## Tareas por realizar
A – Según la reseña sobre Django desencadenado, ¿en qué película adoptó Tarantino el western de forma descarada por primera vez?
B – Convierte en una lista breve el párrafo de la reseña sobre Django desencadenado que empieza con «Sin embargo no sería hasta Kill Bill Volumen II» y conserva sus datos principales.
C – Prosigue la reseña sobre Django desencadenado a partir de su última oración.

## Fragmento de texto

Django desencadenado (Quentin Tarantino, 2012)

Quentin Tarantino nació para rodar Westerns. Cualquiera que escuchara esa afirmación cuando era un especialista en el cine de gangsters y en montajes poco ortodoxos para uno de los géneros más míticos de la historia del cine, pensará que estoy delirando. Sin embargo ya se veía pequeñas luces del género en ese duelo final de Reservoir Dogs (o incluso en ese caminar rumbo a un "atraco", algo tan mítico dentro del género), o en ese justiciero interpretado por Bruce Willis en Pulp Fiction.

Sin embargo no sería hasta Kill Bill Volumen II donde nuestro querido Quentin abrazara el género descaradamente. Y cuando hizo Pop, no hubo Stop. Desde entonces todas sus películas han bebido directamente de ese género con el que mamó de pequeñito. Con especial mención a toda la BSO, encuadres o personajes de Malditos Bastardos. Pero sería en Django Desencadenado donde, por fin, Tarantino nos deleitaba de principio a fin con un Western, sin tapujos, sin máscaras. Y con su estilo propio.


Hay algunos detractores, posiblemente de los que no han adorado ninguna de las películas o payasadas (desde el cariño) del director hacia una película que resulta, posiblemente, su film más logrado y redondo desde Pulp Fiction. Y eso que aquí tenemos claro quien es el actor principal y quienes los secundarios, algo que en muchas películas del director, con repartos corales, no suele quedar claro.

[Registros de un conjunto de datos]

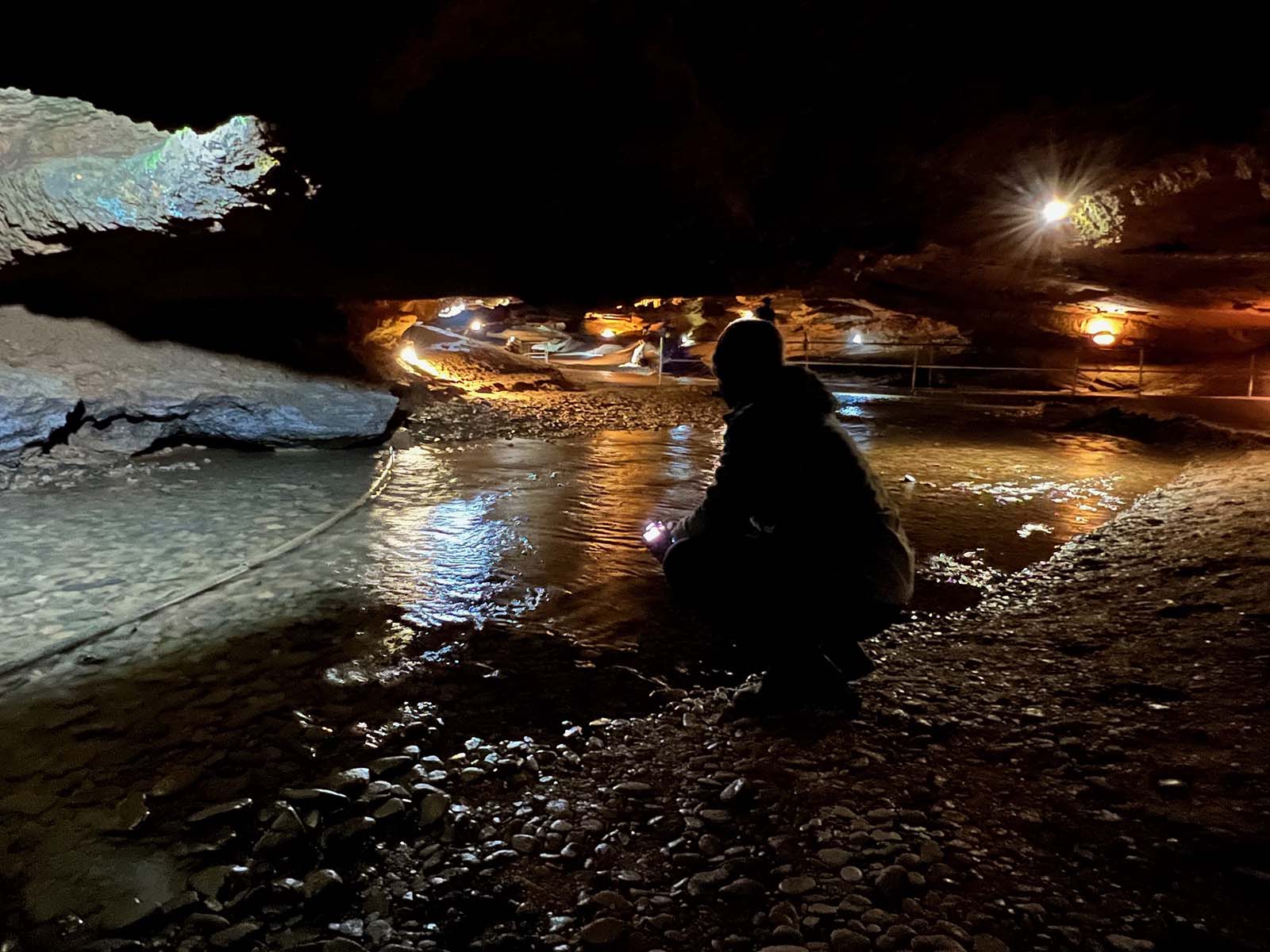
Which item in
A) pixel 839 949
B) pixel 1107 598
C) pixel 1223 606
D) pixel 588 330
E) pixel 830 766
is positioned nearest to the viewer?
pixel 839 949

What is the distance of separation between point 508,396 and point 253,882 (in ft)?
48.1

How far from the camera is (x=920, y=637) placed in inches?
151

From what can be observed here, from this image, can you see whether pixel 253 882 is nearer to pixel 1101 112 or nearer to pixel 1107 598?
pixel 1107 598

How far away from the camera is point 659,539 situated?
3.12 m

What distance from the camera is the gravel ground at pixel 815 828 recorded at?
1.91 metres

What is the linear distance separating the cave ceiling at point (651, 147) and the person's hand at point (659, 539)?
3.16 meters

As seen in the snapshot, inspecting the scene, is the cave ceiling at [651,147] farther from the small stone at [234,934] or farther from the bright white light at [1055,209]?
A: the small stone at [234,934]

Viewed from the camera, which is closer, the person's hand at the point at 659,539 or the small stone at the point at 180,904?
the small stone at the point at 180,904

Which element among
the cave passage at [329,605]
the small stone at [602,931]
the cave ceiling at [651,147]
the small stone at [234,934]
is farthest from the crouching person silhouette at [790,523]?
the cave ceiling at [651,147]

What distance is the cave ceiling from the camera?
14.3 ft

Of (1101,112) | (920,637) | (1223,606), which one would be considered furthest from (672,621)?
(1101,112)

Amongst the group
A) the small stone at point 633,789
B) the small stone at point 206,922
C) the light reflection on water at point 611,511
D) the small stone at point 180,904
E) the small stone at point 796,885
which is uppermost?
the light reflection on water at point 611,511

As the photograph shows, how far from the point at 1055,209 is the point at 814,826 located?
7561 millimetres

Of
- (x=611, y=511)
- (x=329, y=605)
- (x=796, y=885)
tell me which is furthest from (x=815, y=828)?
(x=611, y=511)
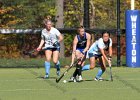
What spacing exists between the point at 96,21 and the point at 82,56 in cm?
2020

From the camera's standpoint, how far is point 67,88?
50.2 feet

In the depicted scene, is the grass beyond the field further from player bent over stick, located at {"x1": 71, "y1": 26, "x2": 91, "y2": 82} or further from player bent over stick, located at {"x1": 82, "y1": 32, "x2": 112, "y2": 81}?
A: player bent over stick, located at {"x1": 82, "y1": 32, "x2": 112, "y2": 81}

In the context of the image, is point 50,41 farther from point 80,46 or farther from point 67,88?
point 67,88

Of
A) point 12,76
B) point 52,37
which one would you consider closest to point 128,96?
point 52,37

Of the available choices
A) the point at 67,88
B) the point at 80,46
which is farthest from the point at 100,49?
the point at 67,88

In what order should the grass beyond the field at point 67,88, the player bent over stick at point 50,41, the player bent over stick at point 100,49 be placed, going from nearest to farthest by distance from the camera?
the grass beyond the field at point 67,88 < the player bent over stick at point 100,49 < the player bent over stick at point 50,41

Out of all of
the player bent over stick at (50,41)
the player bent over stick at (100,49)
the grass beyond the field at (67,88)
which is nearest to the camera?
the grass beyond the field at (67,88)

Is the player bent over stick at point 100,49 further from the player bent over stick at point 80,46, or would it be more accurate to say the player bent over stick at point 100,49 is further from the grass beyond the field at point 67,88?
the grass beyond the field at point 67,88

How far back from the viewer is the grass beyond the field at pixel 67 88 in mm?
13406

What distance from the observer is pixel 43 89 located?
15.1 meters

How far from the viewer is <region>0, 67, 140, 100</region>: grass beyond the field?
13406 millimetres

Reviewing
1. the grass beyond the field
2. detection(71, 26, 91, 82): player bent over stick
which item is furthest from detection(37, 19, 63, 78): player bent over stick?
detection(71, 26, 91, 82): player bent over stick

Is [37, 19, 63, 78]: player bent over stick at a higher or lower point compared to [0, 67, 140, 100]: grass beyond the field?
higher

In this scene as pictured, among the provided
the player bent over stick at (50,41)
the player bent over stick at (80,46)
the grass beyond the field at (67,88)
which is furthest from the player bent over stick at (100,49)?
the player bent over stick at (50,41)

## Resultados por tarea
A – En Kill Bill Volumen II.

B –
- Tarantino adoptó el western sin disimulo por primera vez en Kill Bill Volumen II.
- Desde entonces, todas sus películas se han nutrido directamente de ese género, que conoce desde niño.
- En Malditos Bastardos destacan en ese sentido la banda sonora, los encuadres y los personajes.
- Con Django desencadenado ofreció por fin un western de principio a fin, sin tapujos y con su estilo propio.

C –
Que Tarantino es alumno aventajado y fan incondicional de Sergio Leone está bien claro. Y eso también puede jugar en contra de los más puristas del género, aquellos que ven en Ford el ídolo supremo, y en Peckinpah o Eastwood los modernos que siguen el cine clásico. Sin embargo Tarantino pone rumbo a la querida Italia y a los spaghetti-Westerns. No lo oculta desde ese inicio con la canción del clásico italiano Django, con Franco Nero por protagonista, hasta ese explosivo final con Le llamaban Trinidad. Sí, sí, esa joya de Terence Hill y Bud Spencer.


Por el camino, mucho Morricone, otro de los clásicos del Spaghetti-Western. Y, además del cameo del propio Franco Nero, tenemos a unos personajes tan bastardos y sucios como los que inundaban las salas de cine de finales de los 60 y la década de los 70, donde este pequeño Western Low Cost se hizo como churros. Con ramalazos de música sacada de lo melómano que es el bueno de Tarantino el cocktail es curioso, pero estupendo. Muy atractivo ver como la película rompe a ritmo de rap.


La trama, tan de Western como sencilla. Un hombre en busca de su mujer. Un ex esclavo que ha aprendido todo lo que debe aprender para ser un feroz pistolero. Y su maestro, un sensacional Christoph Waltz que está casi, casi, casi, tan espléndido como en Malditos Bastardos, donde Tarantino lo descubrió. A este dueto principal toca añadir un villano a la altura de Leonardo Di Caprio, un guaperas que casi todo el cine que ha hecho en este Siglo, rodeado de directorazos de la talla de Spielberg, Eastwood, Scorsese o el propio Tarantino es oro.


A él le deja el clásico monólogo de turno, tan típico en el cine tarantinesco. Una de esas escenas que rezuman tensión y mala baba por todos los costados y que es la previa a que todo salte por los aires. Con dinamita, por supuesto, como un buen spaghetti-Western. Antes, un viaje por diferentes parajes de los Estados Unidos, incluyendo las tan extrañas nieves que pocas películas se atreven a atribuir al Far West (y Tarantino reviviría como principal escenario de Los odiosos ocho, su siguiente western).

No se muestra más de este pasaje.